Let’s examine a few facts about the Superheroes, shall we? First you have the cover art, with the decidedly 80’s looking woman cozying up to an igloo (not ironically, the name of the album is Igloo), coupled with the annoying, promotional band name, usually better suited to early 80’s ska acts. Then, here’s the kicker – the Superheroes are so entranced in their retro-ness that they list all of their cool analog keyboards and dated drum machines not only on their website but in their album sleeve as well. This wouldn’t be of note if this list did not reside in the same album sleeve that neglects to print, among other things, the band’s lyrics and the names of the band members. Obviously, the Superheroes have some priority issues.

The Superheroes join a too-long list of bands that concentrate a bit more on looking 80’s than actually sounding it. Nonetheless, the Superheroes, compared to their peers, do a somewhat admirable job of recreating that lifeless synth sound of MTV pop circa 1985. The biggest difference is that the primary instruments on this album really are those overpriced analog keyboards.

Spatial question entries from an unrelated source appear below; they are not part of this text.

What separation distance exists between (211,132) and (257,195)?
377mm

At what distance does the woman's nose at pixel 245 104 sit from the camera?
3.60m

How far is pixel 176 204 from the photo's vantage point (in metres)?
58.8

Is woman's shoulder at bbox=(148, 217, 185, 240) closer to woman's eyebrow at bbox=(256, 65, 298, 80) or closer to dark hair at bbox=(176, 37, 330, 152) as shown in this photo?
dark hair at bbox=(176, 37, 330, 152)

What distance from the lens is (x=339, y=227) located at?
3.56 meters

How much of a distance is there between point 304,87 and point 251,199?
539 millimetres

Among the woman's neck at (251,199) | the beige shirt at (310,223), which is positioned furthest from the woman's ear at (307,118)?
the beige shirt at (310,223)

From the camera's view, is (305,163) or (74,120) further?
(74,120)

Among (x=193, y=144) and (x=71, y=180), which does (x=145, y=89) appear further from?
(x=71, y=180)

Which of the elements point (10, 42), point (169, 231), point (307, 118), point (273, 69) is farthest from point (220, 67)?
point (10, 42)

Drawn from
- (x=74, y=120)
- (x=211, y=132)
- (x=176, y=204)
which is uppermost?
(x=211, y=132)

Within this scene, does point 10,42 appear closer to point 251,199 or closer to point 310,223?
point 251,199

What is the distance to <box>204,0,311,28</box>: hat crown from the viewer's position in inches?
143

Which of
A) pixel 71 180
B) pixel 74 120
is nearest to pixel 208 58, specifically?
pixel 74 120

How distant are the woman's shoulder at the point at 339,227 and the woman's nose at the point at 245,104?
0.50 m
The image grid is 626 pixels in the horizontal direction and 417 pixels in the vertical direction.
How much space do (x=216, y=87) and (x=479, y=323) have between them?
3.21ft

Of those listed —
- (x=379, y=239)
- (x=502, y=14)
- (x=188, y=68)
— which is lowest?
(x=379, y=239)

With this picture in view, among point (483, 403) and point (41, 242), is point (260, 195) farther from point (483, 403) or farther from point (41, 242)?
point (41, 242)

Most bands of this genre still write on their guitars then simply flavor their songs with keyboard flourishes. The Superheroes use their synths more readily than their peers, though; unfortunately, it is at the expense of their songwriting. While most of the songs on Igloo are certainly listenable, you never get hit with the irresistible sing-along chorus that this sort of retro indulgence begs.

When the band’s formula works, they do a pretty good job with it. “Ghost” and “Voice (On the Radio)” are both catchy enough to keep you from reaching for the forward button. The male/female vocal attack and foreboding keyboards of “Nightmare” create a sort of New Order vibe that works surprisingly well. “Searching” has the most digestible, candy melody on the album, and for that same reason it might be the Superheroes’ best song.

The same bravado that appears in the band’s name manifests itself in a few of the songs as well, to a less than desirable effect. The quick, punky “Miami” isn’t quite as bad as that Will Smith song of the same name, but it’s just as annoying. The faux-British accent on “Johnny and I” is rather unbearable. The brash nature of the band is most disappointing on “Julianna” and “Paradise of Me,” both of which open promisingly soft, only to be ruined by a rush of fuzzy keyboards and chunky, awkward choruses. The gorgeous “Calculating” (the album’s six-plus minute closer) shows what the band can do when it reigns in its explosions.

If you’re a big fan of new wave synth-pop, maybe this is right up your ally. I’d love to give this album a better recommendation than that, but I just don’t think the songwriting justifies it. What the band gains in retro cred-points, it gives up in the songwriting column. If the band could reproduce the success it had with a few songs here, namely “Searching” and “Calculating,” it could put together a truly good record. Until then, the Superheroes have stumbled upon possibly the greatest testament to their authentic sound: I still don’t want to listen to it.